As we’ve had discussions on books which have helped us know the Faith better, on spiritual reading books, and even blogged to share jokes, and as the Feast of St Cecilia, Patron Saint of Music approaches (22 November), now might be a good time to reflect on the role – if any – of music in building our spiritual life.
There are people who misinterpret the exhortations of the great mystical saints who teach us to avoid seeking sensible consolation in prayer, as meaning that any sense of uplift within the soul is a bad thing and to be avoided This is nonsense. Singing a devotional hymn should lift our mind and soul to God and so it is with other beautiful music. I remember hearing a composer once explain her conversion to Christianity by telling a radio interviewer that, while she could explain how she chose the notes that created a beautiful melody, she could not account for, nor take credit for, the impact it had on the listener’s innermost being – the soul. That set her thinking anew about the whole question of the existence of God and ultimately led her into Christianity. Unfortunately, I had switched on the radio halfway through the interview, and this was some years ago, so I’m unable to provide the name of said composer. Anyway, it stands to reason that a composer may well have the talent to create a lovely piece of music, but is unable to foresee the impact it will have on individual listeners. That recognising this fact has led at least one composer to seek Christ, is wonderful.

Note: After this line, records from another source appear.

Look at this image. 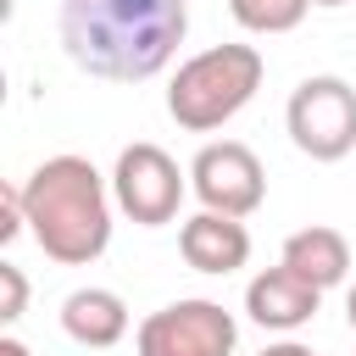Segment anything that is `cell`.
Segmentation results:
<instances>
[{
    "mask_svg": "<svg viewBox=\"0 0 356 356\" xmlns=\"http://www.w3.org/2000/svg\"><path fill=\"white\" fill-rule=\"evenodd\" d=\"M289 145L312 161H345L356 150V89L339 72H312L284 106Z\"/></svg>",
    "mask_w": 356,
    "mask_h": 356,
    "instance_id": "277c9868",
    "label": "cell"
},
{
    "mask_svg": "<svg viewBox=\"0 0 356 356\" xmlns=\"http://www.w3.org/2000/svg\"><path fill=\"white\" fill-rule=\"evenodd\" d=\"M184 195H189V172H178V161H172L161 145L139 139V145L117 150L111 200H117V211H122L128 222H139V228H167V222L178 217Z\"/></svg>",
    "mask_w": 356,
    "mask_h": 356,
    "instance_id": "5b68a950",
    "label": "cell"
},
{
    "mask_svg": "<svg viewBox=\"0 0 356 356\" xmlns=\"http://www.w3.org/2000/svg\"><path fill=\"white\" fill-rule=\"evenodd\" d=\"M228 11L245 33H289L306 22L312 0H228Z\"/></svg>",
    "mask_w": 356,
    "mask_h": 356,
    "instance_id": "7c38bea8",
    "label": "cell"
},
{
    "mask_svg": "<svg viewBox=\"0 0 356 356\" xmlns=\"http://www.w3.org/2000/svg\"><path fill=\"white\" fill-rule=\"evenodd\" d=\"M61 334L83 350H111V345L128 339V300L117 289L83 284L61 300Z\"/></svg>",
    "mask_w": 356,
    "mask_h": 356,
    "instance_id": "30bf717a",
    "label": "cell"
},
{
    "mask_svg": "<svg viewBox=\"0 0 356 356\" xmlns=\"http://www.w3.org/2000/svg\"><path fill=\"white\" fill-rule=\"evenodd\" d=\"M0 356H33V350H28L17 334H6V339H0Z\"/></svg>",
    "mask_w": 356,
    "mask_h": 356,
    "instance_id": "9a60e30c",
    "label": "cell"
},
{
    "mask_svg": "<svg viewBox=\"0 0 356 356\" xmlns=\"http://www.w3.org/2000/svg\"><path fill=\"white\" fill-rule=\"evenodd\" d=\"M234 345H239L234 312L222 300H206V295L172 300L134 328L139 356H234Z\"/></svg>",
    "mask_w": 356,
    "mask_h": 356,
    "instance_id": "8992f818",
    "label": "cell"
},
{
    "mask_svg": "<svg viewBox=\"0 0 356 356\" xmlns=\"http://www.w3.org/2000/svg\"><path fill=\"white\" fill-rule=\"evenodd\" d=\"M345 323L356 328V284H350V295H345Z\"/></svg>",
    "mask_w": 356,
    "mask_h": 356,
    "instance_id": "2e32d148",
    "label": "cell"
},
{
    "mask_svg": "<svg viewBox=\"0 0 356 356\" xmlns=\"http://www.w3.org/2000/svg\"><path fill=\"white\" fill-rule=\"evenodd\" d=\"M312 6H328V11H334V6H350V0H312Z\"/></svg>",
    "mask_w": 356,
    "mask_h": 356,
    "instance_id": "e0dca14e",
    "label": "cell"
},
{
    "mask_svg": "<svg viewBox=\"0 0 356 356\" xmlns=\"http://www.w3.org/2000/svg\"><path fill=\"white\" fill-rule=\"evenodd\" d=\"M323 306V289L312 278H300L295 267H261L250 284H245V317L256 328H273V334H295L317 317Z\"/></svg>",
    "mask_w": 356,
    "mask_h": 356,
    "instance_id": "ba28073f",
    "label": "cell"
},
{
    "mask_svg": "<svg viewBox=\"0 0 356 356\" xmlns=\"http://www.w3.org/2000/svg\"><path fill=\"white\" fill-rule=\"evenodd\" d=\"M111 178L89 156H44L22 178V211L33 245L56 267H89L111 245Z\"/></svg>",
    "mask_w": 356,
    "mask_h": 356,
    "instance_id": "7a4b0ae2",
    "label": "cell"
},
{
    "mask_svg": "<svg viewBox=\"0 0 356 356\" xmlns=\"http://www.w3.org/2000/svg\"><path fill=\"white\" fill-rule=\"evenodd\" d=\"M178 256L206 278H228L250 261V228H245V217H222V211L200 206L195 217L178 222Z\"/></svg>",
    "mask_w": 356,
    "mask_h": 356,
    "instance_id": "9c48e42d",
    "label": "cell"
},
{
    "mask_svg": "<svg viewBox=\"0 0 356 356\" xmlns=\"http://www.w3.org/2000/svg\"><path fill=\"white\" fill-rule=\"evenodd\" d=\"M256 356H317V350L300 345V339H278V345H267V350H256Z\"/></svg>",
    "mask_w": 356,
    "mask_h": 356,
    "instance_id": "5bb4252c",
    "label": "cell"
},
{
    "mask_svg": "<svg viewBox=\"0 0 356 356\" xmlns=\"http://www.w3.org/2000/svg\"><path fill=\"white\" fill-rule=\"evenodd\" d=\"M0 323H17L22 312H28V278H22V267L17 261H0Z\"/></svg>",
    "mask_w": 356,
    "mask_h": 356,
    "instance_id": "4fadbf2b",
    "label": "cell"
},
{
    "mask_svg": "<svg viewBox=\"0 0 356 356\" xmlns=\"http://www.w3.org/2000/svg\"><path fill=\"white\" fill-rule=\"evenodd\" d=\"M261 50L256 44H211L200 56H189L172 83H167V117L184 134H217L222 122H234L256 89H261Z\"/></svg>",
    "mask_w": 356,
    "mask_h": 356,
    "instance_id": "3957f363",
    "label": "cell"
},
{
    "mask_svg": "<svg viewBox=\"0 0 356 356\" xmlns=\"http://www.w3.org/2000/svg\"><path fill=\"white\" fill-rule=\"evenodd\" d=\"M56 33L78 72L100 83H145L178 56L189 0H61Z\"/></svg>",
    "mask_w": 356,
    "mask_h": 356,
    "instance_id": "6da1fadb",
    "label": "cell"
},
{
    "mask_svg": "<svg viewBox=\"0 0 356 356\" xmlns=\"http://www.w3.org/2000/svg\"><path fill=\"white\" fill-rule=\"evenodd\" d=\"M278 261L295 267L300 278H312L317 289H334V284L350 278V239H345L339 228L312 222V228H295V234L284 239V256H278Z\"/></svg>",
    "mask_w": 356,
    "mask_h": 356,
    "instance_id": "8fae6325",
    "label": "cell"
},
{
    "mask_svg": "<svg viewBox=\"0 0 356 356\" xmlns=\"http://www.w3.org/2000/svg\"><path fill=\"white\" fill-rule=\"evenodd\" d=\"M189 189L206 211H222V217H250L261 211L267 200V167L250 145L239 139H211L195 150L189 161Z\"/></svg>",
    "mask_w": 356,
    "mask_h": 356,
    "instance_id": "52a82bcc",
    "label": "cell"
}]
</instances>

So, in honour of St Cecilia, let’s share some of our favourite pieces of music, whether hymns or some moving pieces which may raise our minds and souls to God. The two videos included in this introduction are among my own favourites … Enjoy!

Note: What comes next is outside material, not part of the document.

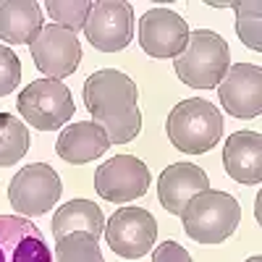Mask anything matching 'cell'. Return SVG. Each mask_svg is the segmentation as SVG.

Reminder – to post a video directly onto the page, simply find it on YouTube and copy the link from your browser. Bring it back to the blog, and paste it into a comment box, with your own remarks, perhaps explaining why it is one of your favourites. No limits, either, feel free to post as many as you wish! If you can’t find a video-presentation, just tell us what kind of music helps your prayer and meditation. Of course, if you disapprove of hymn singing or of seeking any sensible consolation in prayer, let us know, but be aware that the saints were not banning sensible consolation – they were simply warning us against thinking that we are not praying well if we lack such sensible consolation. Over to thee!